SET EXERCISE — Print every line of the data below verbatim, from the first line through the last.

DATA RECORDS —

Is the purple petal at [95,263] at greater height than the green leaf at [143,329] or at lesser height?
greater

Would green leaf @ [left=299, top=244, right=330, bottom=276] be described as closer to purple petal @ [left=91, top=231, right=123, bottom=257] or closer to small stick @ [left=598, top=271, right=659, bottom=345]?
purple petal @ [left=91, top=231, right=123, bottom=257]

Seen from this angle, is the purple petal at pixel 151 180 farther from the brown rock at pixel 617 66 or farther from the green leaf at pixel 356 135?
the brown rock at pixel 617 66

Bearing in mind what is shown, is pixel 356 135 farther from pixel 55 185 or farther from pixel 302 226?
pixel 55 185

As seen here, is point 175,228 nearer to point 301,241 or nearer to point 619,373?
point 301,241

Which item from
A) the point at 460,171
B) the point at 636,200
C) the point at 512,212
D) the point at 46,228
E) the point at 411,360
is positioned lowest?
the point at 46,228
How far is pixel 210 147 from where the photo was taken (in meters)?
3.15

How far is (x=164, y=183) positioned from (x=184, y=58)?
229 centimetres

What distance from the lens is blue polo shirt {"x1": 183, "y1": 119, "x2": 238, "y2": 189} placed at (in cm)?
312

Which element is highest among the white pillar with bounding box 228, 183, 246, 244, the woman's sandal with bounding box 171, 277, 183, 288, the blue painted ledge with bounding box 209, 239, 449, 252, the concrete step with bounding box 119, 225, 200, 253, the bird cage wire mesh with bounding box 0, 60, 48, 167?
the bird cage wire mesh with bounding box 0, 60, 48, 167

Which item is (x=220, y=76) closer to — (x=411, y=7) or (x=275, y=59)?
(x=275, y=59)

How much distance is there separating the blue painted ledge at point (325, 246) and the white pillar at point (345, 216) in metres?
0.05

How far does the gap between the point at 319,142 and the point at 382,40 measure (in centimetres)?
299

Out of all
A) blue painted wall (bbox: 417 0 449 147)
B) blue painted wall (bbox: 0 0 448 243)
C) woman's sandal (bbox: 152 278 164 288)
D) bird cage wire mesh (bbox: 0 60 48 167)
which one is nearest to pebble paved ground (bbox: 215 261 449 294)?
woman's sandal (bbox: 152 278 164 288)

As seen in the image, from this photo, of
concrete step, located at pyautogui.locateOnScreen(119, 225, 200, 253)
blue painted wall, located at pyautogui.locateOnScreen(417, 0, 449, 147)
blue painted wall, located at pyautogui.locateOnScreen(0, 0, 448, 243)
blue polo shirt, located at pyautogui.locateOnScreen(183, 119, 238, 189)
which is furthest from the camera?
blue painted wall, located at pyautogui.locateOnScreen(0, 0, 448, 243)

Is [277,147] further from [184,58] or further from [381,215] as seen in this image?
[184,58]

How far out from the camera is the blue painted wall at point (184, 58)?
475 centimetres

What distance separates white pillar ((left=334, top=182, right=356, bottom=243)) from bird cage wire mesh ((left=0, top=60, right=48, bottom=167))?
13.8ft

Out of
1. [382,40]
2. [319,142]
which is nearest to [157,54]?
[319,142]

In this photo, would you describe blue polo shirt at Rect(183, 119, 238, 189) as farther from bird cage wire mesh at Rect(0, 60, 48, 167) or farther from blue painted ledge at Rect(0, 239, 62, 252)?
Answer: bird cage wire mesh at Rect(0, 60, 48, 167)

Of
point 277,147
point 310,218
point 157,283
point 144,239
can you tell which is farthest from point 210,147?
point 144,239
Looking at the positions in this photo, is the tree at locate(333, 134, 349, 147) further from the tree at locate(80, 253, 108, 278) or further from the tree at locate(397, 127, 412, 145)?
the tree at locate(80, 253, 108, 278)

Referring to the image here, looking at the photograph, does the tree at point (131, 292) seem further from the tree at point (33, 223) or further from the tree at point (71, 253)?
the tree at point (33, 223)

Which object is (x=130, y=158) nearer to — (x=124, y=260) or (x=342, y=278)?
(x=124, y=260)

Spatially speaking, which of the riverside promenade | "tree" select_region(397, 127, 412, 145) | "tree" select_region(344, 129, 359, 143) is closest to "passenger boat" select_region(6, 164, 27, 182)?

TASK OUTPUT —
Is the purple petal at [95,263] at greater height than the green leaf at [143,329] or at lesser height?
greater

Would green leaf @ [left=299, top=244, right=330, bottom=276] be described as closer to purple petal @ [left=91, top=231, right=123, bottom=257] or closer to small stick @ [left=598, top=271, right=659, bottom=345]?
purple petal @ [left=91, top=231, right=123, bottom=257]

Seen from this angle, is the purple petal at pixel 151 180 farther from the brown rock at pixel 617 66 or farther from the green leaf at pixel 356 135?
the brown rock at pixel 617 66

Bearing in mind what is shown, is pixel 356 135 farther from pixel 55 185 or farther from pixel 302 226?
pixel 55 185

As seen here, is point 175,228 nearer to point 301,241 or nearer to point 619,373?
point 301,241

Which item from
A) the point at 460,171
B) the point at 636,200
C) the point at 512,212
D) the point at 46,228
E) the point at 411,360
is positioned lowest?
the point at 46,228
How far is pixel 210 147 from where the photo was taken (in meters)?
3.15

How far is (x=164, y=183) positioned from (x=184, y=58)?
229 centimetres

What distance from the lens is blue polo shirt {"x1": 183, "y1": 119, "x2": 238, "y2": 189} placed at (in cm)?
312

Which element is highest among the white pillar with bounding box 228, 183, 246, 244, the woman's sandal with bounding box 171, 277, 183, 288, the blue painted ledge with bounding box 209, 239, 449, 252, the concrete step with bounding box 119, 225, 200, 253, the bird cage wire mesh with bounding box 0, 60, 48, 167?
the bird cage wire mesh with bounding box 0, 60, 48, 167

Which item is (x=220, y=76) closer to — (x=411, y=7) or (x=275, y=59)?
(x=275, y=59)

How much distance is there separating the blue painted ledge at point (325, 246) and the white pillar at point (345, 216) in metres?
0.05

How far does the gap between the point at 319,142 and the point at 382,40 measure (in centimetres)?
299

Out of all
A) blue painted wall (bbox: 417 0 449 147)
B) blue painted wall (bbox: 0 0 448 243)
C) woman's sandal (bbox: 152 278 164 288)
D) bird cage wire mesh (bbox: 0 60 48 167)
which one is nearest to pebble paved ground (bbox: 215 261 449 294)?
woman's sandal (bbox: 152 278 164 288)

As seen in the image, from this photo, of
concrete step, located at pyautogui.locateOnScreen(119, 225, 200, 253)
blue painted wall, located at pyautogui.locateOnScreen(417, 0, 449, 147)
blue painted wall, located at pyautogui.locateOnScreen(0, 0, 448, 243)
blue polo shirt, located at pyautogui.locateOnScreen(183, 119, 238, 189)
which is furthest from the camera?
blue painted wall, located at pyautogui.locateOnScreen(0, 0, 448, 243)

Is [277,147] further from [184,58] or further from [381,215] as seen in this image?
[184,58]

How far out from the camera is the blue painted wall at point (184, 58)?
475 centimetres

What distance separates white pillar ((left=334, top=182, right=356, bottom=243)) from bird cage wire mesh ((left=0, top=60, right=48, bottom=167))?
13.8ft

Out of
1. [382,40]
2. [319,142]
which is nearest to [157,54]?
[319,142]

In this photo, would you describe blue polo shirt at Rect(183, 119, 238, 189) as farther from bird cage wire mesh at Rect(0, 60, 48, 167) or farther from blue painted ledge at Rect(0, 239, 62, 252)?
Answer: bird cage wire mesh at Rect(0, 60, 48, 167)

Of
point 277,147
point 310,218
point 157,283
point 144,239
can you tell which is farthest from point 210,147?
point 144,239
Looking at the positions in this photo, is the tree at locate(333, 134, 349, 147) further from the tree at locate(80, 253, 108, 278) or further from the tree at locate(397, 127, 412, 145)?
the tree at locate(80, 253, 108, 278)

Referring to the image here, looking at the photograph, does the tree at point (131, 292) seem further from the tree at point (33, 223) or further from the tree at point (71, 253)?
the tree at point (33, 223)

Which object is (x=130, y=158) nearer to — (x=124, y=260) or (x=342, y=278)?
(x=124, y=260)

Spatially speaking, which of the riverside promenade | "tree" select_region(397, 127, 412, 145) | "tree" select_region(344, 129, 359, 143) is closest to "passenger boat" select_region(6, 164, 27, 182)?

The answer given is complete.